Celery Task Chain and Accessing **kwargs

2019-02-04 16:23发布

问题:

I have a situation similar to the one outlined here, except that instead of chaining tasks with multiple arguments, I want to chain tasks that return a dictionary with multiple entries.

This is -- very loosely and abstractly --- what I'm trying to do:

tasks.py

@task()
def task1(item1=None, item2=None):
  item3 = #do some stuff with item1 and item2 to yield item3
  return_object = dict(item1=item1, item2=item2, item3=item3)
  return return_object

def task2(item1=None, item2=None, item3=None):
  item4 = #do something with item1, item2, item3 to yield item4
  return_object = dict(item1=item1, item2=item2, item3=item3, item4=item4)
  return return_object

Working from ipython, I am able to call task1 individually and asynchronously, with no problems.

I can ALSO call task2 individually with the result returned by task1 as a double-star argument:

>>res1 = task1.s(item1=something, item2=something_else).apply_async()
>>res1.status
'SUCCESS'
>>res2 = task2.s(**res1.result).apply_async()
>>res2.status
'SUCCESS

However, what I ultimately want achieve is the same end result as above, but via a chain, and here, I can't figure out how to have task2 instantiated not with (positional) arguments returned by task1, but with task1.result as **kwargs:

chain_result = (task1.s(item1=something, item2=something_else) | task2.s()).apply_async()  #THIS DOESN'T WORK!

I suspect that I can go back and rewrite my tasks so that they return positional arguments instead of a dictionary, and this may clear things up, but it seems to me that there should be some way to access task1's return object in task2 with the equivalent functionality of the **double star. I also suspect that I'm missing something here fairly obvious about either Celery subtask implementation or *args vs. **kwargs.

Hope this makes sense.
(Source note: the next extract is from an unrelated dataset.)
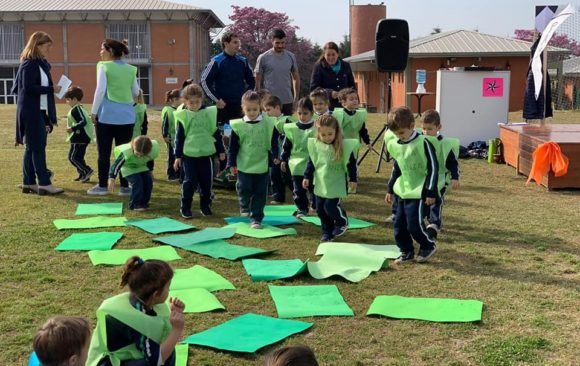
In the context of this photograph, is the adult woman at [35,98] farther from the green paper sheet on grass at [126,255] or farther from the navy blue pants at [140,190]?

And thanks in advance for any tips.

回答1:

chain and the other canvas primitives are in the family of functional utilities like map and reduce.

E.g. where map(target, items) calls target(item) for every item in the list, Python has a rarely used version of map called itertools.starmap, which instead calls target(*item).

While we could add starchain and even kwstarchain to the toolbox, these would be very specialized and probably not used as often.

Interestingly Python has made these unnecessary with the list and generator expressions, so that map is replaced with [target(item) for item in item] and starmap with [target(*item) for item in item].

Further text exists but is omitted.